[OpenIndiana-discuss] Recommendations for fast storage

Wed Apr 17 00:49:45 UTC 2013

On 2013-04-17 02:10, Jay Heyl wrote:
> Not to get into bickering about semantics, but I asked, "Or am I wrong
> about reads being issued in parallel to all the mirrors in the array?", to
> which you replied, "Yes, in normal case... this assumption is wrong... but
> reads should be in parallel." (Ellipses intended for clarity, not argument
> munging.) If reads are in parallel, then it seems as though my assumption
> is correct. I realize the system will discard data from all but the first
> reads and that using only the first response can improve performance, but
> in terms of number of IOPs, which is where I intended to go with this, it
> seems to me the mirrored system will have at least as many if not more than
> the raid-zn system.
>
> Or have I completely misunderstood what you intended to say?

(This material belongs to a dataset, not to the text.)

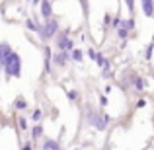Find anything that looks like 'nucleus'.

Um, right... I got torn between several letters and forgot the details
of one. So, here's what I replied to with poor wording - *I thought you
meant* "A single read request from a program would be redirected as a
series of parallel requests to mirror components asking for the same
data, whichever one answers first" - this is no, the "wrong" in my
reply. Unless the first device to answer returns garbage (something
that doesn't match the expected checksum), other copies are not read
as part of this request.

Now, if there are many requests on the system issued simultaneously,
which is most often the case, then reads from different requests are
directed to different disks, but again - one read goes to one disk
except pathological cases. It is likely that the system selects a
disk to read from based, in part, on its expectation of where the
disk head is (i.e. last requested LBA is nearest to the LBA we want
now) in order to minimize latency and unproductive time losses.
Thus "sequential reads" where requests for nearby sectors come in
a succession are likely to be satisfied by a single disk in the
mirror, leaving other disks available to satisfy other reads.

Copies of a write request however are sent to all disks and committed
(flushed) before the synchronous request is accepted as completed
(for example, a write-and-commit of a TXG transaction group).

Hope this makes my point clearer, it is late here ;)
//Jim